During the night, the two men on the barge - Capt. Joseph Pawlik and crewman Steven Penninger - huddled in the cabin and wondered whether anyone had seen the flares they had set off. As dawn broke, the barge and the two men seemed doomed. Methodically, giant waves were stripping away the barge's deck and superstructure.

On Fairfield Beach, a group of townspeople who had seen the flares joined some policemen, peering at the macabre scene, as helpless to do anything as the men on the barge. Then someone had the thought: Sikorsky Aircraft was nearby, in Bridgeport. Maybe ...

"The police called us and said the barge was in a hell of a shape and asked if we could do anything,' says Jimmy Viner today at age 87. "I said, 'sure could."

His real first name is Dmitry but he never liked that and quickly adopted the name Jimmy. Viner even in 1945 was a legend at Sikorsky Aircraft. He was the salty little guy who at age 15 had followed his uncle, Igor I. Sikorsky, to America, went to work as one of the first employees of Sikorsky Aero Engineering Corporation on Long Island, and eventually became the company's chief test pilot.

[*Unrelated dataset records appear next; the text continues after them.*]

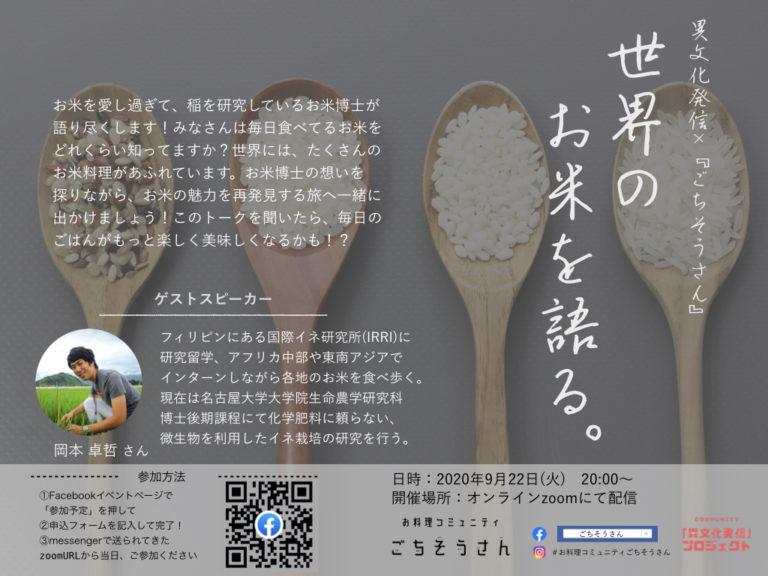 【イベント予告】「お米トーク!世界のお米を語る。」〜ごちそうさん通信vol.4〜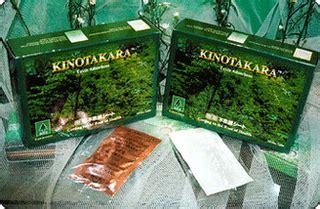 Klink Bio Green klink healthcare products in sivakasi k link kinotakara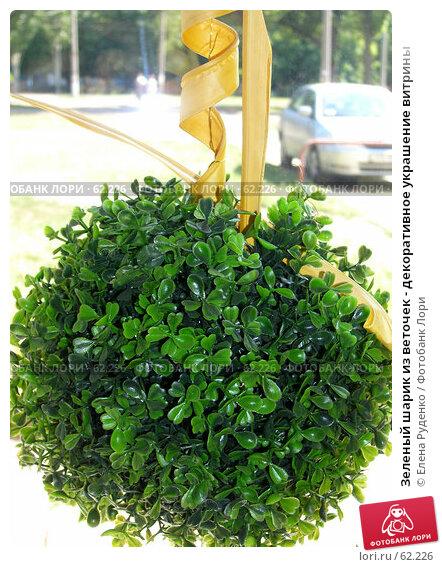 Зеленый шарик из веточек - декоративное украшение витрины, фото № 62226, снято 14 июля 2007 г. (c) Елена Руденко / Фотобанк Лори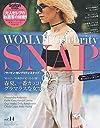 WOMAN Celebrity SNAP vol.14 春夏 一番カッコいいグラマラスな女でいこう /キャロリン ダウア (HINODE MOOK 509)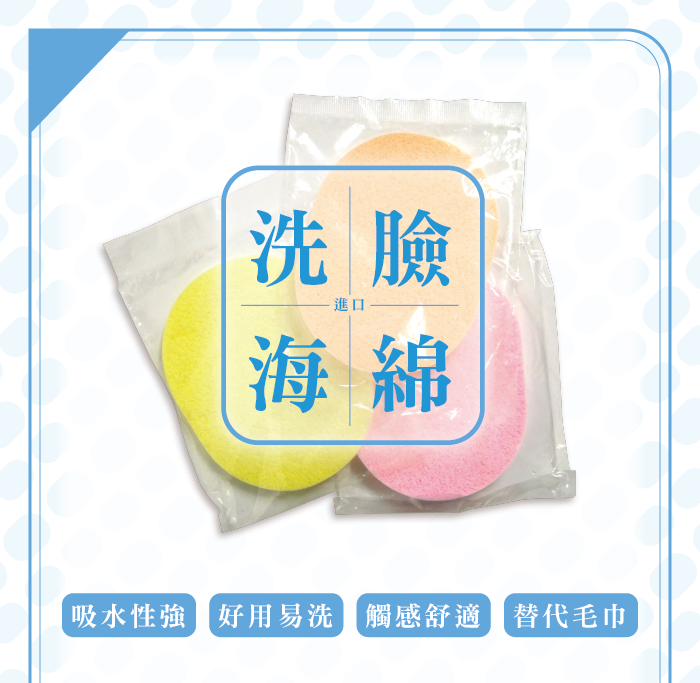 1050719-進口洗臉海綿-網路用介紹圖-01.png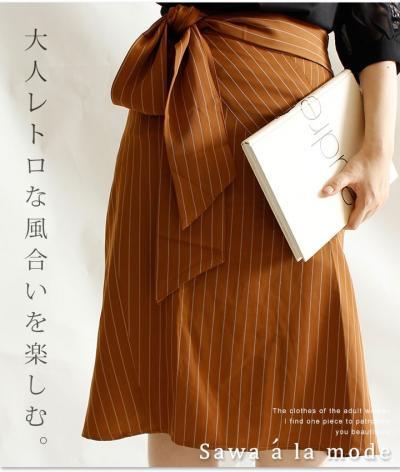 美的シルエット裾フレアスカート【7月13日22時販売新作】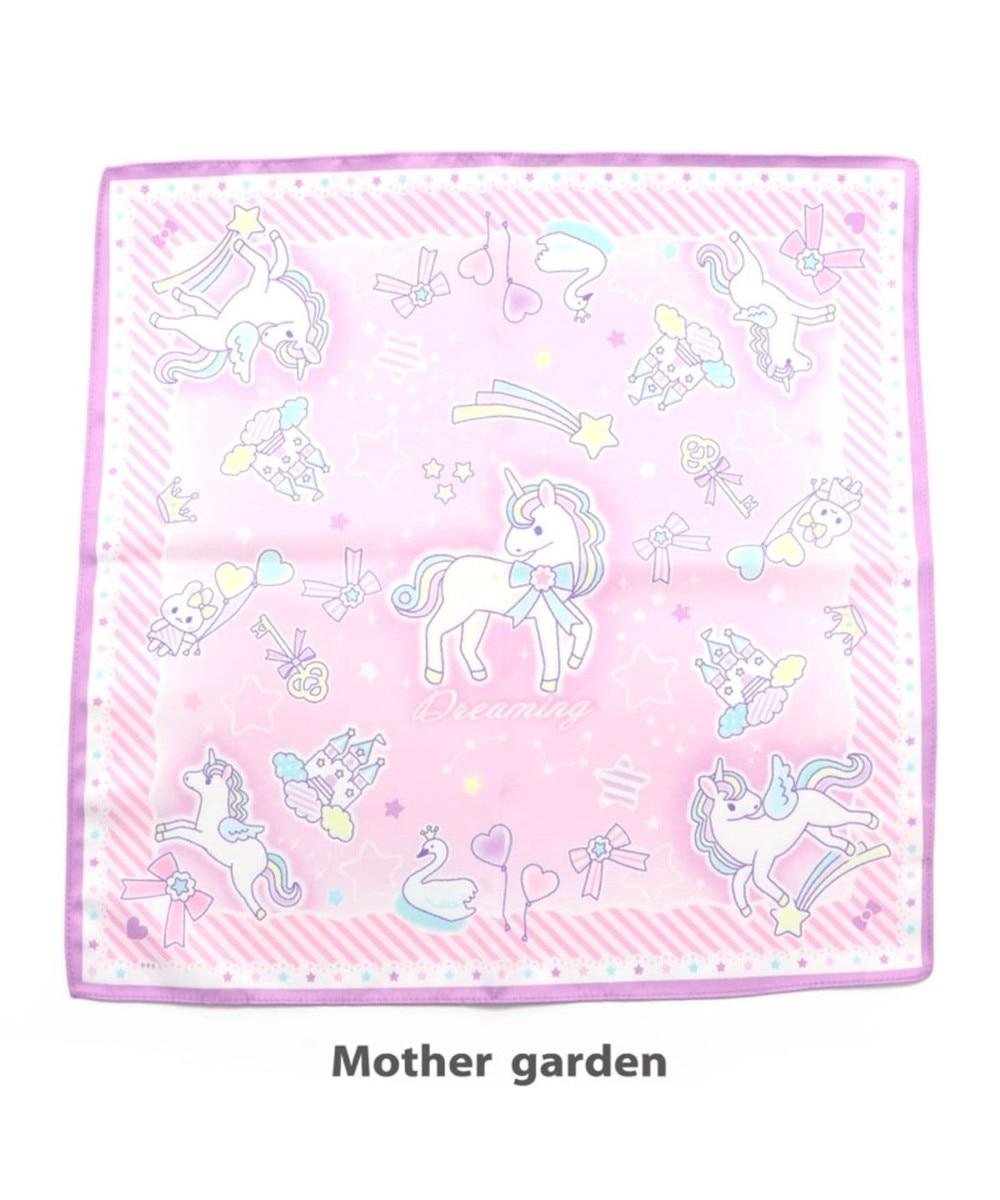 【オンワード】 Mother garden>食器/キッチン マザーガーデン ユニコーン ランチクロス 43cm×43cm 赤紫 0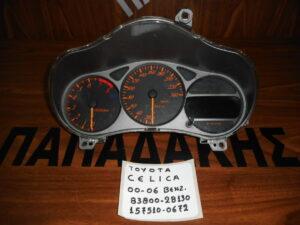 Toyota Celica 2000-2006 Βενζίνα καντράν κωδικός: 83800-2B130 157510-0672
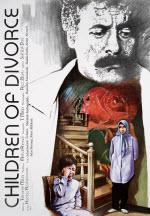 پوستر فیلم سینمایی بچه های طلاق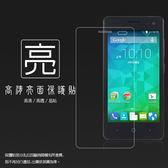 ◆亮面螢幕保護貼 台灣大哥大 TWM Amazing A5S 保護貼 軟性 高清 亮貼 亮面貼 保護膜 手機膜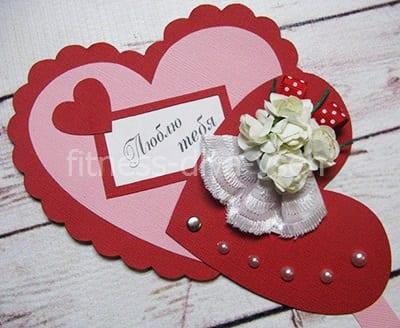Cartão na forma de um coração
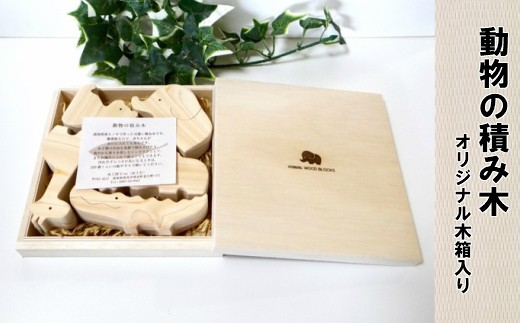 A-50.出産祝いに最適!動物の積み木 オリジナル木箱入り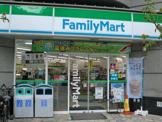ファミリーマート 新町三丁目店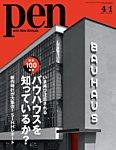 Pen(ペン) 2019年4/1号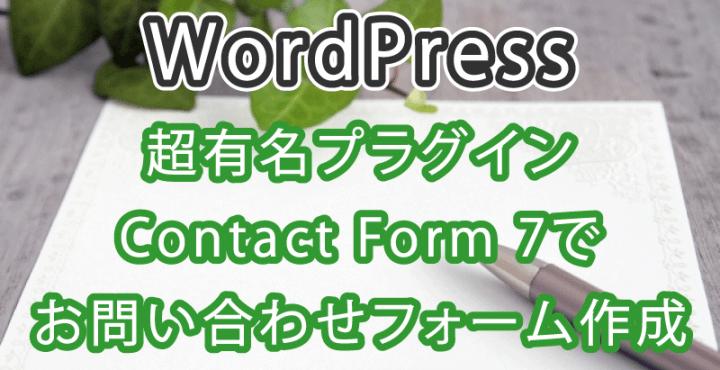 有名プラグインContact Form7でお問い合わせフォームを作成する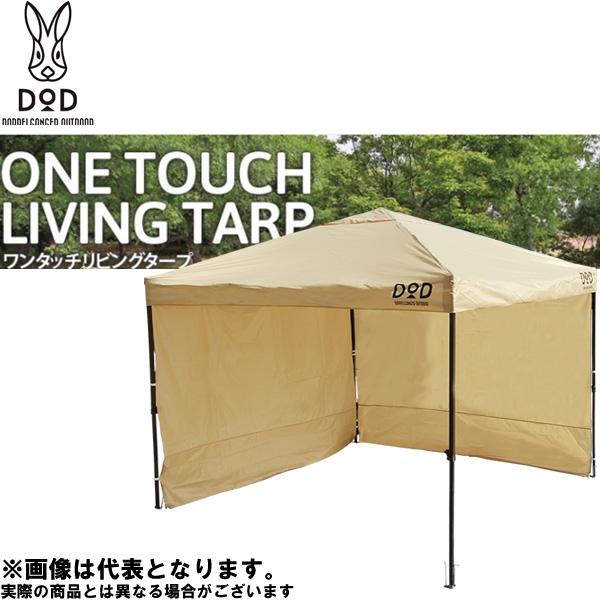 【DOD】ワンタッチリビングタープ ベージュ [大型便](TT8-400T)ドッペルギャンガー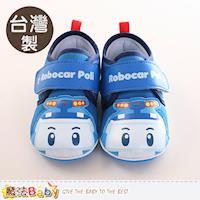 魔法Baby 寶寶鞋 台灣製POLI波力正版強力止滑幼兒外出鞋~sa71706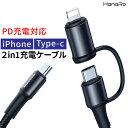iOS Type-C PD充電対応 2in1 ケーブル ライ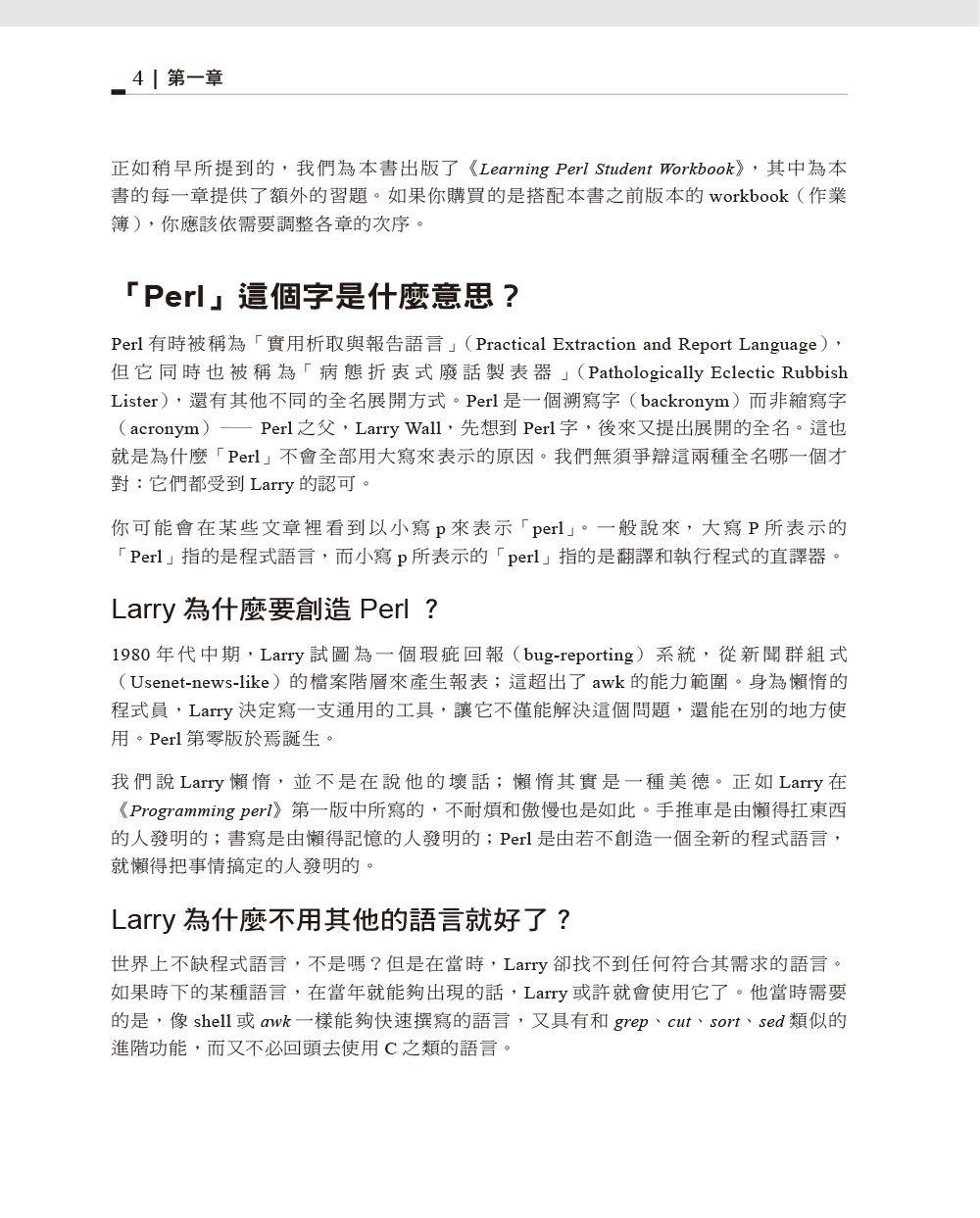 Perl 學習手冊, 7/e (Learning Perl, 7/e)-preview-6
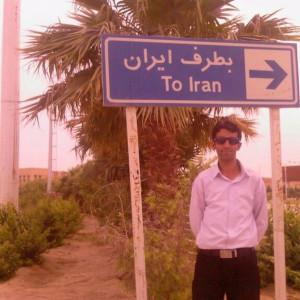 برهان محمدی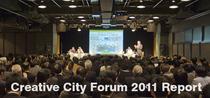 クリエイティブ・シティ・フォーラム2011 レポート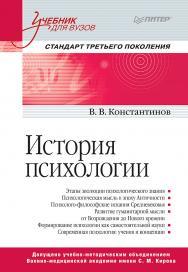 История психологии: Учебник для вузов. Стандарт третьего поколения ISBN 978-5-4461-0793-3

A test pilot in the infancy of aviation was a job that did not promise much longevity but Jimmy Viner did not look on it that way. He trusted himself. He trusted his uncle. "I never thought of crashing. If you thought it would go well, it did. You developed faith in the machine. If you don't have that attitude, you should get out of the business.' He also had faith in something else. "God was good to me."